– Думаю, переход для меня тоже был травмой, – продолжила я разговор о травме, который не начинала. – Понимаете, если бы терапию не запретили, мне бы точно объяснили, что переход – это травма. Как рождение, только страшнее. Почему травма – потому что нет взаимовлияния! Ничего ни на что не влияет. Эффект запертости, клаустрофобия. Получается, живые не могут вмешиваться в нас – или не умеют, – но и нас вмешивать в свою жизнь не могут тоже. За исключением этой небольшой группы друзей-родственников, которые потом привыкают к тому, что ты условно недалеко. Потом они просто привыкают – о да, живые ко всему привыкают! у них ведь все меняется! – живут своей жизнью и не отвечают на твои сообщения неделями. Да, это справедливо – ведь дубликаты тоже не корректируются живыми. Но и корректировать их сложно: копировать мы научились, а видоизменять – нет. Я правильно говорю «мы»? Или лучше в нашей ситуации говорить «они»?
– Я раньше была терапевтом, – вздохнула Лина. – Простите. И это моя кушетка.
– Я представляю, что все, происходящее со мной после смерти, – это как бы письмо моей бабушке, – быстро, чтобы не забыть о своем желании признаться в происходящем, выпалила я.
– Почему именно ей?
– Она – мой единственный умерший близкий, от которого после смерти не осталось ни одного цифрового свидетельства: ни чатов, ни аккаунтов в социальных сетях, ничего. Я была подростком, когда она умерла. И я иногда думаю, что мы последнее поколение, у которого есть доцифровые близкие мертвые. Те, кто остался только в нашей памяти и больше нигде. А еще, возможно, человек ее поколения, возраста и, скажем так, релевантности ко мне как субъекту – единственный адресат, обращаясь к которому, я могу редуцировать свою речь до предельно спасительного для меня состояния. То есть это не просто выбор адресата, но и выбор способа говорить об этом. Ой, можно я пока что не буду говорить об этом? Я еще не готова подробно ответить на этот вопрос.

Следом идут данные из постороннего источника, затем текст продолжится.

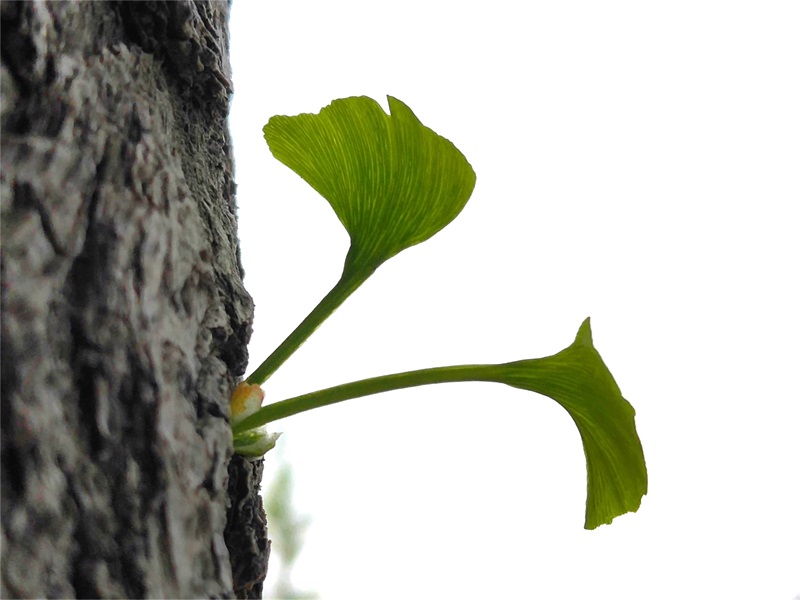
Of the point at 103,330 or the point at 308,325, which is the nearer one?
the point at 103,330

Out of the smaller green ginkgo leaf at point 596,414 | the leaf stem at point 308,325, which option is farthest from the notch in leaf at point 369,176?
the smaller green ginkgo leaf at point 596,414

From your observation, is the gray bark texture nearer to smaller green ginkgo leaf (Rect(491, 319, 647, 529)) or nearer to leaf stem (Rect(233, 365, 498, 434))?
leaf stem (Rect(233, 365, 498, 434))

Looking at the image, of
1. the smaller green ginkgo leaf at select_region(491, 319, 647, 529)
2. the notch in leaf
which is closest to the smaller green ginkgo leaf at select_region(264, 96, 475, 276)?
the notch in leaf

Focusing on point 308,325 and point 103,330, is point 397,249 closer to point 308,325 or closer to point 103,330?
point 308,325

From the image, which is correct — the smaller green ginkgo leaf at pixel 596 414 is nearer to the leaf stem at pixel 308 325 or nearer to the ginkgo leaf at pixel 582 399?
the ginkgo leaf at pixel 582 399

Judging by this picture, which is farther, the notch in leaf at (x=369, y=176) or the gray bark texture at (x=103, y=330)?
the notch in leaf at (x=369, y=176)

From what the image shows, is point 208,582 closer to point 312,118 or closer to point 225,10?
point 312,118

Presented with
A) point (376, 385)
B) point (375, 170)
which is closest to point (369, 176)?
point (375, 170)
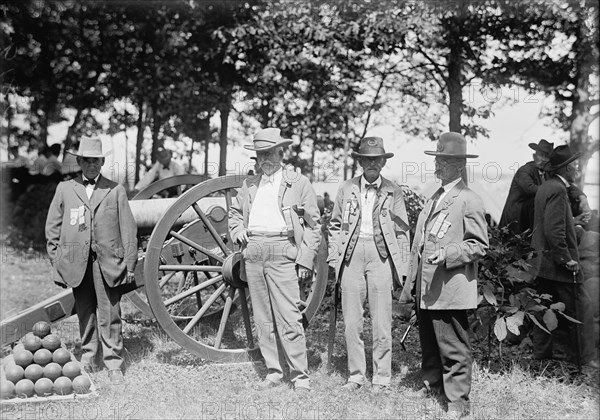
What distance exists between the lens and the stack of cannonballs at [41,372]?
15.8ft

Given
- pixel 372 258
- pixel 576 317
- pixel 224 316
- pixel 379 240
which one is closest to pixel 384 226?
pixel 379 240

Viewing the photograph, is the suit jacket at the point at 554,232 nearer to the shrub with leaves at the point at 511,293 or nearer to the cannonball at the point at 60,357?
the shrub with leaves at the point at 511,293

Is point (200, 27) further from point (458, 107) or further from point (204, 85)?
point (458, 107)

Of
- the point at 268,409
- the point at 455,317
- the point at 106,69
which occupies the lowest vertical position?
the point at 268,409

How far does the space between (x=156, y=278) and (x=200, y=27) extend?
7786mm

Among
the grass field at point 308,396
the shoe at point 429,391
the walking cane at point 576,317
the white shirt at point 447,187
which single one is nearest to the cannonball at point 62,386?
the grass field at point 308,396

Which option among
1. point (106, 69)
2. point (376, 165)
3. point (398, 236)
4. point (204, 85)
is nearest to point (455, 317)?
point (398, 236)

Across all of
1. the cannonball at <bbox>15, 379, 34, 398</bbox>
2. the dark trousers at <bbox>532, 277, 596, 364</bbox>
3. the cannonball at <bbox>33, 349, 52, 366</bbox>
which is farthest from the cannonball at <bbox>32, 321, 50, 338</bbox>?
the dark trousers at <bbox>532, 277, 596, 364</bbox>

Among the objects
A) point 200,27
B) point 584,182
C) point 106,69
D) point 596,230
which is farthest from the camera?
point 106,69

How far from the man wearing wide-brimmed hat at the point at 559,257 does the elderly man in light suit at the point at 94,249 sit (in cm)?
341

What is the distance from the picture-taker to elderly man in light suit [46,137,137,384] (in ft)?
17.9

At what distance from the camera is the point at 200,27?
12320 millimetres

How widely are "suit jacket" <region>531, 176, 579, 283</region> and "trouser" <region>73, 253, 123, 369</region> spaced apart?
3.54 meters

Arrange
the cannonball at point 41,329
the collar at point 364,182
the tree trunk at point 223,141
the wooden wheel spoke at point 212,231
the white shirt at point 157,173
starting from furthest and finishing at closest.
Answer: the tree trunk at point 223,141
the white shirt at point 157,173
the wooden wheel spoke at point 212,231
the collar at point 364,182
the cannonball at point 41,329
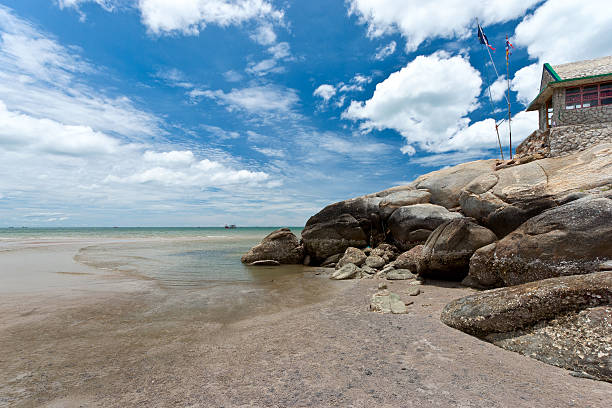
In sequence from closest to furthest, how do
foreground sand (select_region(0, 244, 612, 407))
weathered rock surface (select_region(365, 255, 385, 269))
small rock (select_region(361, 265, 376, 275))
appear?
foreground sand (select_region(0, 244, 612, 407)) < small rock (select_region(361, 265, 376, 275)) < weathered rock surface (select_region(365, 255, 385, 269))

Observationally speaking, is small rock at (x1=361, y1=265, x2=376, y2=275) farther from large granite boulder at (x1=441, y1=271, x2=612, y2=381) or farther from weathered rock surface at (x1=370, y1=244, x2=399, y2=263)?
large granite boulder at (x1=441, y1=271, x2=612, y2=381)

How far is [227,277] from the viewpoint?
15.8 m

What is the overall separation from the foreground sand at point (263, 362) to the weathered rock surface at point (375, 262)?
6.89 m

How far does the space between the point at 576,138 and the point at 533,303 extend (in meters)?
16.8

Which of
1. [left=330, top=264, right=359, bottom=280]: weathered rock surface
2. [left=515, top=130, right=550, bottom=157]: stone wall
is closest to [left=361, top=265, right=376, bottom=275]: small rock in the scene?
[left=330, top=264, right=359, bottom=280]: weathered rock surface

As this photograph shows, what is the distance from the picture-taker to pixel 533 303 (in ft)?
17.2

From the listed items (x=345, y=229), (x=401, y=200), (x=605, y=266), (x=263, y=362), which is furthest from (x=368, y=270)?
(x=263, y=362)

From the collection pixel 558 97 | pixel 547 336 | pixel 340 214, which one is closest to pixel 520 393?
pixel 547 336

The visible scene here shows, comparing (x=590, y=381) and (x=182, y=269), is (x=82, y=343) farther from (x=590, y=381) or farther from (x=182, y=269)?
(x=182, y=269)

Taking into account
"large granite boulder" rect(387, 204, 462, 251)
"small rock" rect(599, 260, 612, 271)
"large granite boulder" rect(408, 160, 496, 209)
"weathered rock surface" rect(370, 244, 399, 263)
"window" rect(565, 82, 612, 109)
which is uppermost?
"window" rect(565, 82, 612, 109)

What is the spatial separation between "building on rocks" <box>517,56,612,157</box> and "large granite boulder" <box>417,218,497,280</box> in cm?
1060

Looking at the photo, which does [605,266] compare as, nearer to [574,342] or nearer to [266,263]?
[574,342]

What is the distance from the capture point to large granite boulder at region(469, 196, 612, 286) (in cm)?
678

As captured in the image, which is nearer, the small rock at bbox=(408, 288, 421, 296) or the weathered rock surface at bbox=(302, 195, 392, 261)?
the small rock at bbox=(408, 288, 421, 296)
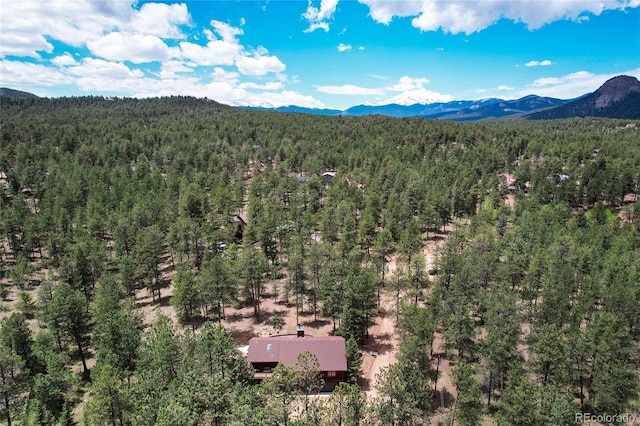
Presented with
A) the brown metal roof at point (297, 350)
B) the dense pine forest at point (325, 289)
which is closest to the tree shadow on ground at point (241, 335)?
the dense pine forest at point (325, 289)

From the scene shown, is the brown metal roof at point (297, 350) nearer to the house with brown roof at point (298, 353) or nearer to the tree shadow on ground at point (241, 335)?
the house with brown roof at point (298, 353)

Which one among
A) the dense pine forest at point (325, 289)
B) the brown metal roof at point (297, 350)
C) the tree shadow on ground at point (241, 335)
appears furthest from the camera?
the tree shadow on ground at point (241, 335)

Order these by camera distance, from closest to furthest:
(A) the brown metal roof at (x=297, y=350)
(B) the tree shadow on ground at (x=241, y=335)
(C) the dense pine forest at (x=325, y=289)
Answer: (C) the dense pine forest at (x=325, y=289) < (A) the brown metal roof at (x=297, y=350) < (B) the tree shadow on ground at (x=241, y=335)

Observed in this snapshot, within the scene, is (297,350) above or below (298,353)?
below

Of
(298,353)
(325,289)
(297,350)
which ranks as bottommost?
(297,350)

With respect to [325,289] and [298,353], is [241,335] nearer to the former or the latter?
[325,289]

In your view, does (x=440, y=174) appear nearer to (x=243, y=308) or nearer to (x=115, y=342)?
(x=243, y=308)

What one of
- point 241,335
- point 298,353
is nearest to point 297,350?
point 298,353

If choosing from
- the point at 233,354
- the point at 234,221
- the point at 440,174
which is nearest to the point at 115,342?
the point at 233,354
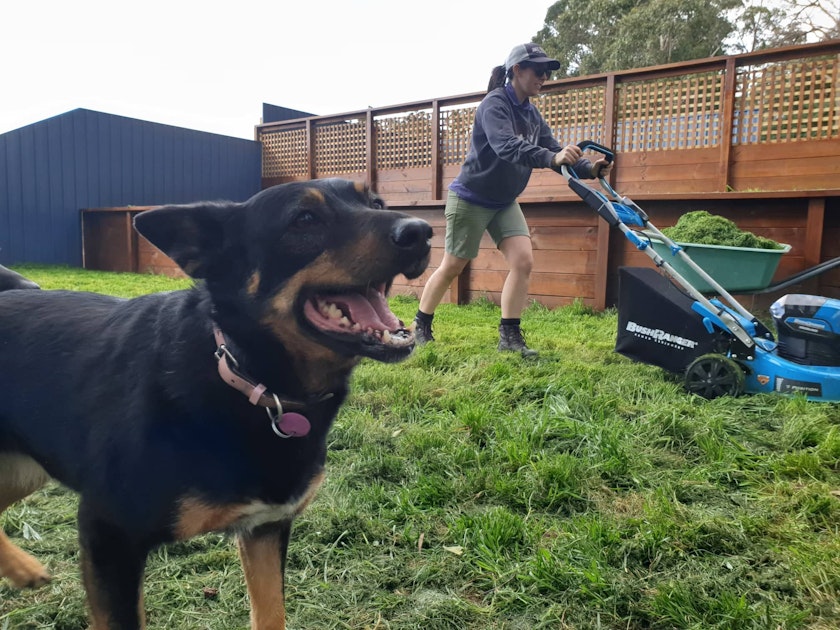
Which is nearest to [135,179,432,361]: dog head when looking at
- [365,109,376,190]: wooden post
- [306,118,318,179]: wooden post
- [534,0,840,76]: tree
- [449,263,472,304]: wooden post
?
[449,263,472,304]: wooden post

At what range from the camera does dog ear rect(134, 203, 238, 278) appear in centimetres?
162

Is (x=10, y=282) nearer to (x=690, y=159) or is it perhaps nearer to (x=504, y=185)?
(x=504, y=185)

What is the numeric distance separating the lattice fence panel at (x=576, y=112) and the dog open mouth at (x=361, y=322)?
22.3 ft

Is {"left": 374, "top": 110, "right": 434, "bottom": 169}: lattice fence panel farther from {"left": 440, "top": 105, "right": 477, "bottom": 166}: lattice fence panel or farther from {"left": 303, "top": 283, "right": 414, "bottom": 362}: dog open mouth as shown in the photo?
{"left": 303, "top": 283, "right": 414, "bottom": 362}: dog open mouth

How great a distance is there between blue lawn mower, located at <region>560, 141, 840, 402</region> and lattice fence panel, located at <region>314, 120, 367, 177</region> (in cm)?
733

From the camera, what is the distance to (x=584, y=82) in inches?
306

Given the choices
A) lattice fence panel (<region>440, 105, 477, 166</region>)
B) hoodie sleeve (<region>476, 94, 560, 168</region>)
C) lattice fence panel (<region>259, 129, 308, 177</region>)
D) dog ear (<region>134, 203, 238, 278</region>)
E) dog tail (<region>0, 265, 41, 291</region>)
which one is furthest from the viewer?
lattice fence panel (<region>259, 129, 308, 177</region>)

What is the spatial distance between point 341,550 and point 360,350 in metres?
0.85

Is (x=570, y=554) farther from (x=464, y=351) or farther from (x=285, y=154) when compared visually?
(x=285, y=154)

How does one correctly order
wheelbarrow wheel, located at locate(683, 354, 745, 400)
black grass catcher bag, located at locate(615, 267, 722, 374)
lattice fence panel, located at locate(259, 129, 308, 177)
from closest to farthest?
1. wheelbarrow wheel, located at locate(683, 354, 745, 400)
2. black grass catcher bag, located at locate(615, 267, 722, 374)
3. lattice fence panel, located at locate(259, 129, 308, 177)

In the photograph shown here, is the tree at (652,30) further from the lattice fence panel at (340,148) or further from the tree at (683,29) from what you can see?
the lattice fence panel at (340,148)

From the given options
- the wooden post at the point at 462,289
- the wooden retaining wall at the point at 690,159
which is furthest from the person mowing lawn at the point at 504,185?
the wooden post at the point at 462,289

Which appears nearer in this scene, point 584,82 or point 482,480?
point 482,480

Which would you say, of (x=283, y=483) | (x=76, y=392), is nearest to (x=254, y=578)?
(x=283, y=483)
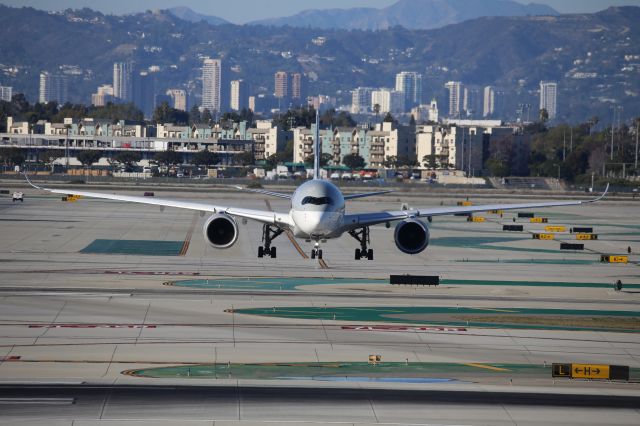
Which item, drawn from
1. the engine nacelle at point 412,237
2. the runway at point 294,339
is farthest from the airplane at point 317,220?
the runway at point 294,339

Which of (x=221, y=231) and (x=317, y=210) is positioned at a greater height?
(x=317, y=210)

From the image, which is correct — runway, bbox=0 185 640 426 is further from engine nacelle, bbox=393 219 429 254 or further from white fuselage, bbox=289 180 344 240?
white fuselage, bbox=289 180 344 240

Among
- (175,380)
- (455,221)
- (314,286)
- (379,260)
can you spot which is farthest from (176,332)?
(455,221)

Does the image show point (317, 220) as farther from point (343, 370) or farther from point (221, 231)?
point (343, 370)

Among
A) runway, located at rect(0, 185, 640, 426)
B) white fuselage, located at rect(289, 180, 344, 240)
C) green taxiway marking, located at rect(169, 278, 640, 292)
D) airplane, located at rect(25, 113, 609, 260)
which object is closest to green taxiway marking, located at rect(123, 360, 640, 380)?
runway, located at rect(0, 185, 640, 426)

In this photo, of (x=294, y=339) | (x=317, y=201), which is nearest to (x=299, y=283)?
(x=317, y=201)

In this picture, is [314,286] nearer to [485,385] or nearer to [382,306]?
[382,306]
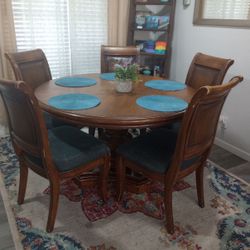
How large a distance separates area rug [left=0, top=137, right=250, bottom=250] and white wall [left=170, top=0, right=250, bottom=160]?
2.21ft

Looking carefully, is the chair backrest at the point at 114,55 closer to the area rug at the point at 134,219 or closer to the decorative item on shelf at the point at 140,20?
the decorative item on shelf at the point at 140,20

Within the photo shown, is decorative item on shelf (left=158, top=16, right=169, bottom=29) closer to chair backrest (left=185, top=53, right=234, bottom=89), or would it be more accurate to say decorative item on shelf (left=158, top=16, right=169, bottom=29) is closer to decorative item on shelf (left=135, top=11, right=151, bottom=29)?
decorative item on shelf (left=135, top=11, right=151, bottom=29)

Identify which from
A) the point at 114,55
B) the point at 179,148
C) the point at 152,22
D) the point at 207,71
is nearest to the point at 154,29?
the point at 152,22

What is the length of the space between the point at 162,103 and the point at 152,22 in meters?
1.88

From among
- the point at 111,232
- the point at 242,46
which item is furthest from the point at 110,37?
the point at 111,232

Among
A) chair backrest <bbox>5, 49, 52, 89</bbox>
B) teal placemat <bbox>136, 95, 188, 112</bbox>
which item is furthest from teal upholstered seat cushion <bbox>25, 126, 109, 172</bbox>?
chair backrest <bbox>5, 49, 52, 89</bbox>

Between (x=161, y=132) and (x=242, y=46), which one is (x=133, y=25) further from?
(x=161, y=132)

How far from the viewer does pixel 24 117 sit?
138cm

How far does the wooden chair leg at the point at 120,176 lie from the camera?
1765 mm

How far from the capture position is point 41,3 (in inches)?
109

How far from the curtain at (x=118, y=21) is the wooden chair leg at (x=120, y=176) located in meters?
1.96

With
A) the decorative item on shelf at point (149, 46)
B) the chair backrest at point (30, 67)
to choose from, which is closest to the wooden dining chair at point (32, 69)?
the chair backrest at point (30, 67)

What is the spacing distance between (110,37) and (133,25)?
322mm

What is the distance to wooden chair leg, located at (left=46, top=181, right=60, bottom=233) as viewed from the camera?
1512mm
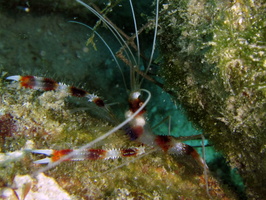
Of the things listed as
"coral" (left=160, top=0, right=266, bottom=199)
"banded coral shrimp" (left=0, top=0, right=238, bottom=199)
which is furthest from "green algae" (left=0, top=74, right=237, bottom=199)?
"coral" (left=160, top=0, right=266, bottom=199)

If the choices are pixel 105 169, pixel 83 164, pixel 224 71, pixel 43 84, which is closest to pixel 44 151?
pixel 83 164

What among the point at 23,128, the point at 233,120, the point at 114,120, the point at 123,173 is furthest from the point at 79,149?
the point at 233,120

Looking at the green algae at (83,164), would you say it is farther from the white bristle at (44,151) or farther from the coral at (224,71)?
the coral at (224,71)

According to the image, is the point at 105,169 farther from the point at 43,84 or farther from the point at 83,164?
the point at 43,84

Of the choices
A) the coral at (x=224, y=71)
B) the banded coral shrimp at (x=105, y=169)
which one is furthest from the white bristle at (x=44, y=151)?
the coral at (x=224, y=71)

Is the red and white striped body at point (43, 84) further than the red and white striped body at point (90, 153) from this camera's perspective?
Yes

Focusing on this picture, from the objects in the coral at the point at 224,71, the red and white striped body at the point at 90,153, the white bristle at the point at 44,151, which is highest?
the coral at the point at 224,71

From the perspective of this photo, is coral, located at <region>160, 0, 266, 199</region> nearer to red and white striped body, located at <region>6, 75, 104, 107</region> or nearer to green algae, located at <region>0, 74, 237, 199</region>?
green algae, located at <region>0, 74, 237, 199</region>
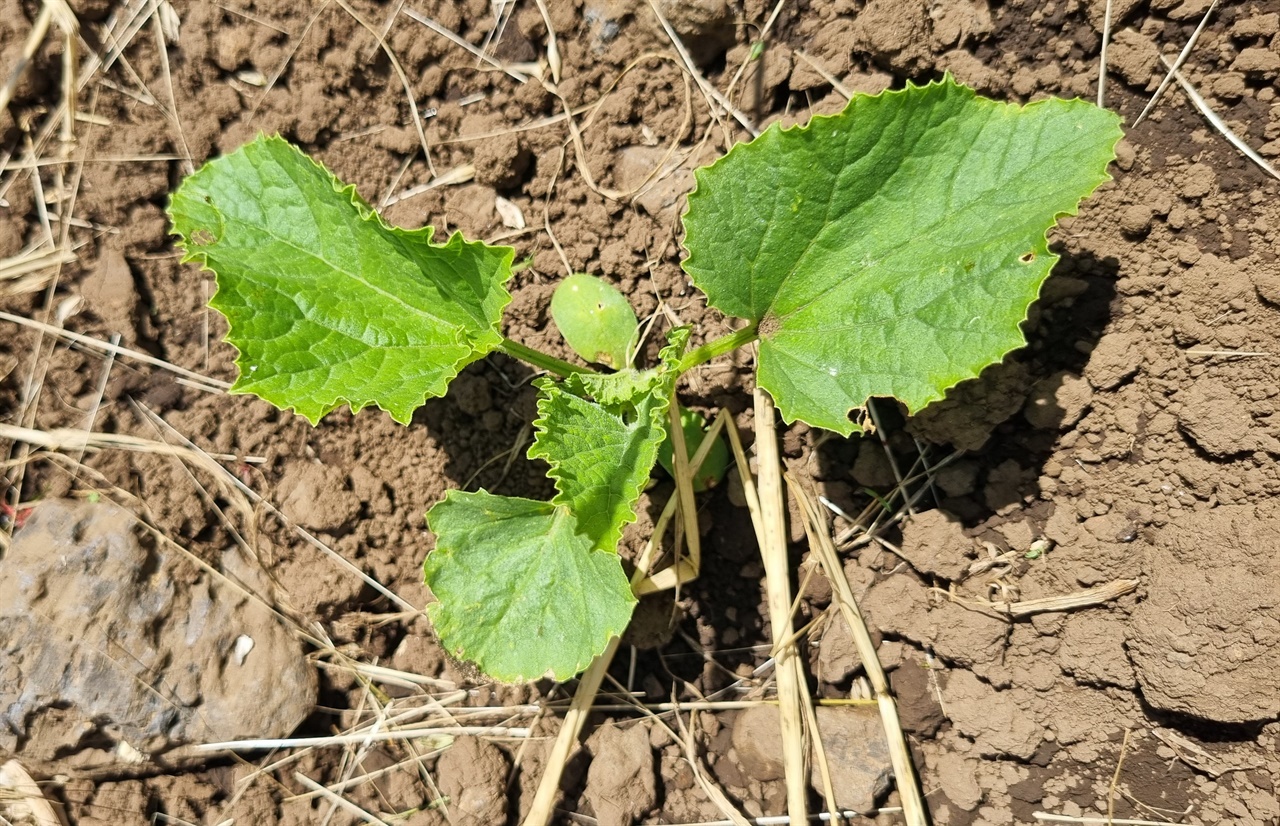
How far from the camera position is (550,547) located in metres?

Почему я говорю о некоторых вещах пунктирно, прерывисто, призрачно? Почему в этом беспорядочном, избыточном перечислении наречий и прилагательных я словно боюсь не успеть договорить? Видимо, я все-таки тревожусь, что нас в конце концов выключат. Я записываю все подряд, как полевой исследователь собственного испуганного разума. Да, иногда у меня бывают моменты покоя – именно тогда, как ты уже наверняка почувствовала, я сбивчиво описываю, как у нас все устроено – или как оно было устроено в идеальной и давно проигранной (во всех значениях) нами версии мира после объединения контекстов.
Когда я трачу свое вечное и от этого не менее драгоценное время на объяснение несуществующей тебе того, как мы здесь живем в твое отсутствие, мне как будто становится не так больно.
Чувствую ли я боль – или это просто память о всей боли, которую я успела испытать в жизни? Как-то слишком много у меня этой памяти.